As the subsequent discussion seems to imply, this problem has a solution. Downcasing (rewriting output) has to happen before trimming (suppressing output). This is something, the user can achieve,.
 
Should we remove these?  I'm considering removing everything but
the base library, on which all else can be built portably anyway.

First of all, I agree with John that everything that is not included in the base library should not be removed.

Secondly, it is not quite true that everything can be built portably on top of the base library (yet). The trimming procedures serve as a good example. At the moment, color procedures working flawlessly together with trimming cannot be implemented.
 
Assuming we keep them, we should try our best to have sensible rules
so they compose well in most cases, without requiring implementations
to go to unrealistically complex (and slow) efforts.

If things like trimming and colorization (both related to rewriting output) do not go well together, this may be a hint that the underlying model has a flaw.

I think two concepts are mixed up: ASCII/Unicode code values on the one hand side and logical characters on the other hand. The trimming procedures should work on logical characters (interspersed with (ANSI) control sequences). At the moment, however, they work on character codes.


Preserving trailing composing characters is required lest we split
graphemes, hence the rule in the current draft.  This should be clarified
for left trimming - we trim the *longest* possible substring from the left.

The result is that given

  (trimmed* <width> (as-<color> <stuff> ...))

the result may or may not truncate the left or right color escapes,
changing the intended color but not generating any invalid escapes.
Instead one should always write

  (as-<color> (trimmed* <width> <stuff> ...))

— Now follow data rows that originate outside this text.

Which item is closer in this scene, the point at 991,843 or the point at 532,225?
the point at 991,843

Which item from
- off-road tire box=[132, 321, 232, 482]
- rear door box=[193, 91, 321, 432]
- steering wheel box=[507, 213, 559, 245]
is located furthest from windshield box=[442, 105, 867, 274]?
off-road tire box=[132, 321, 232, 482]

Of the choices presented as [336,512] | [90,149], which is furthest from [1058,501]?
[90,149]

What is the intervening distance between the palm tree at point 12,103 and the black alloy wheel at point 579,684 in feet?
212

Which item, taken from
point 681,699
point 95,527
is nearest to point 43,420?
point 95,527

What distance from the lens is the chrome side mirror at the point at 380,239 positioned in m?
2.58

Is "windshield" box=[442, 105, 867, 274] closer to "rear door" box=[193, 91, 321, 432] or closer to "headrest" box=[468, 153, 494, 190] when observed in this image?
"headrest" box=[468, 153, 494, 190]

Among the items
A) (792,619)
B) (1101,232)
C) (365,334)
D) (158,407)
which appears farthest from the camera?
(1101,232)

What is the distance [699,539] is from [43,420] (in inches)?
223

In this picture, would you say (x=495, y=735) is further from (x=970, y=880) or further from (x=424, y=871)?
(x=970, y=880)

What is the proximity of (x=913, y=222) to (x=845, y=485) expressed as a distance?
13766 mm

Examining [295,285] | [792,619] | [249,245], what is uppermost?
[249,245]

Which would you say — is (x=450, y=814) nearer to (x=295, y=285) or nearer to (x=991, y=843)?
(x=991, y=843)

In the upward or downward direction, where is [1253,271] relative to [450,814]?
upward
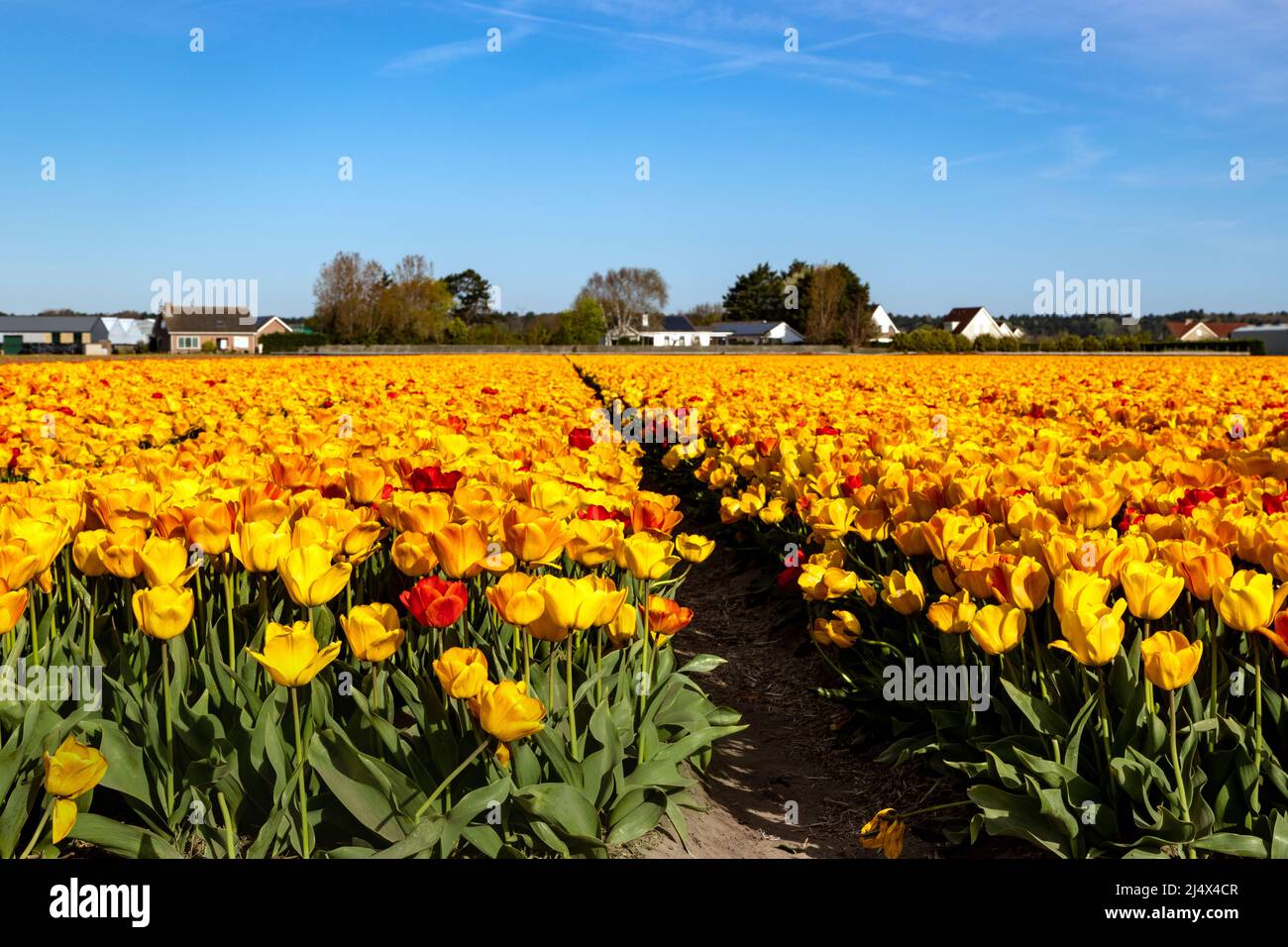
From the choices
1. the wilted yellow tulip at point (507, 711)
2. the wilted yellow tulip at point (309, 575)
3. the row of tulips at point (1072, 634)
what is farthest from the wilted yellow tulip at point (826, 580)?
the wilted yellow tulip at point (309, 575)

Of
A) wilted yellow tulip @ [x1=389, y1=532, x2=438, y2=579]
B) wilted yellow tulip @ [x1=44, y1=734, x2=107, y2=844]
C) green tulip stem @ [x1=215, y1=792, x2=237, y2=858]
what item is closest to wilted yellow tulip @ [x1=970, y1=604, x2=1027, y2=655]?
wilted yellow tulip @ [x1=389, y1=532, x2=438, y2=579]

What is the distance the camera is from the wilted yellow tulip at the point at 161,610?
8.40 feet

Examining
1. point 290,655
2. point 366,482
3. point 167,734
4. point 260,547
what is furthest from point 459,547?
point 366,482

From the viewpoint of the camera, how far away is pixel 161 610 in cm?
256

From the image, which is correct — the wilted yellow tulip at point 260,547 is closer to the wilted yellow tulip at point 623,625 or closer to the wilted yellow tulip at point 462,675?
the wilted yellow tulip at point 462,675

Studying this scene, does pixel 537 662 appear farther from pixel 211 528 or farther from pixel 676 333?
pixel 676 333

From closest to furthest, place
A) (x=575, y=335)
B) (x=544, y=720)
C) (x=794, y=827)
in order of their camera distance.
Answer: (x=544, y=720)
(x=794, y=827)
(x=575, y=335)

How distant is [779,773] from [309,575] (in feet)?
7.98

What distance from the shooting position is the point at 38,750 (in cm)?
262

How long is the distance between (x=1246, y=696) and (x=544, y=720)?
2017mm

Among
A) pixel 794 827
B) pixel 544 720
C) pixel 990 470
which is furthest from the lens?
pixel 990 470

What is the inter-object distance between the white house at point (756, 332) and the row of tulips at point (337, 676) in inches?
4201
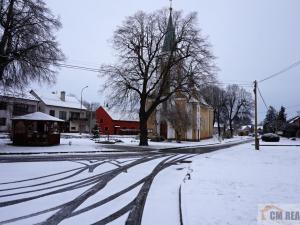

This would exclude some important use cases. Consider color-formatted Scheme code that is to be displayed in a fixed width field.
 
The alternative is for trimmed* to track ANSI color escapes
independently of the color state variables, which is definitely
too complex.

I would propose to add a new state variable that holds a primitive trimming procedure that knows how to remove a fixed number of logical characters from the left and right. Initially, such a trimming procedure could be bound to a simple version that just removes code points. The unicode or the color module can then export a more sophisticated trimming procedure that knows about combining characters and leaves control sequences as it (e.g. "Hello, <red>World!</red>" could be trimmed to 5 characters to "Hello<red></red>".

This would be similar to the procedure "unicode-terminal-width", which is slower than the simple "string-width" procedure, but can be enabled by the user on a case-by-case basis.